9.30.2005

Faster by the second

How fast in the news business changing? Consider these links I ran across just this morning.

Me and my mic: Kevin Sites is the ultimate backpacker journalist. Toting his gear from war zone to disaster area to border conflict, uploading video via cameraphone and talking to people on the ground, he's a walking one-man TV crew.

Follow your nose: A site now allows you to paw through headlines in a spider web fashion, rather than plain-old news columns up and down. Fascinating and time-wasting, but still fascinating. A thesaurus version of this idea has been around for a while.

Citizen journalists: That's what CNN calls them, those people who get video of plane crashes and hurricanes blowing through, then send in the tape. Increasingly, the video is just turning up online, randomly.

Citizen editors: Esquire let people edit a story on the Wikipedia site, which hundreds and hundreds did. Why write a letter to the editor? Edit the damn thing yourself.

9.29.2005

Long lead times?

Don't hand me that. A good reporter sees the big story coming and reports it, no matter how long our publishing delay might be.

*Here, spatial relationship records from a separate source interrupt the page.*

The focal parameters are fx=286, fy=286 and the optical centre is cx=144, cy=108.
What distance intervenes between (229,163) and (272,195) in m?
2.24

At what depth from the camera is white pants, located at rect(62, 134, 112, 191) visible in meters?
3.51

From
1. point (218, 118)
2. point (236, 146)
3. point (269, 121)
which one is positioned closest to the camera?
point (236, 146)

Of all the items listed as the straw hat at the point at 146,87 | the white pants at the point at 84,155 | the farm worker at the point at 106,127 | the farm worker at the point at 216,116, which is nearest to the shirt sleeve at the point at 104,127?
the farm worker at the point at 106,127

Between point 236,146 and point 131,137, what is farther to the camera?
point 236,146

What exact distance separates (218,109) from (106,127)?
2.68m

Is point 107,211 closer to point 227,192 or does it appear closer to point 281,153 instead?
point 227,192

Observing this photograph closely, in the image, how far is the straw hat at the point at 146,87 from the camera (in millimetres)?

The New York Times had a nice story today, well-reported, about how Pemex needs to spend now or face the music when the Cantarell oilfield dies. Given how much of Mexico's public budget is based on Pemex making money, that's a big deal.

Mexico City Correspondent Marisol Rueda is all over Pemex in our July issue, including statements from Pemex head Luiz Ramírez Corzo and quotes from ExxonMobil and Petrobras on the issue of future deals. Great, industrial-strength reporting makes news happen.

Great work, Marisol!

9.12.2005

September is out!

Lots of good copy in September to talk about, first and foremost the temporary return of longtime correspondent Joshua Goodman (stateside now) to our pages with a great example of how to turn the big national story into a Latin Trade piece. Barrick's plans to tear up a glacier for the gold underneath is not news in BA and probably not in Chile, either, but Josh puts a great analytic spin on it by talking to the right people: The mine, of course, but also environmentalists against the plan, mining investment experts and nationals on the ground.

Departed intern Rachel Hatzipanagos, now studying in her third year at the University of Central Florida, found a nice trend story in the so-called BRIC economies: Brazil, India, Russia, China. Not so much that there is such a thing, but that companies are starting to talk about them as a coherent sales geography. An academic idea is becoming a market reality, and sourcing here makes the difference. It's not professors jabbering about what might be, but real companies making plans now for what will be.

Ecuador Correspondent Marí­a Elena Verdezoto nails a great regional trend from Quito: the rise of the three-stars. Latin American business travelers have long had to content themselves with five stars or nothing, which might be fun for the exec but is bad news for medium-sized companies trying to grow. French chain Accor saw demand, and Ma. Elena saw a story. Good work!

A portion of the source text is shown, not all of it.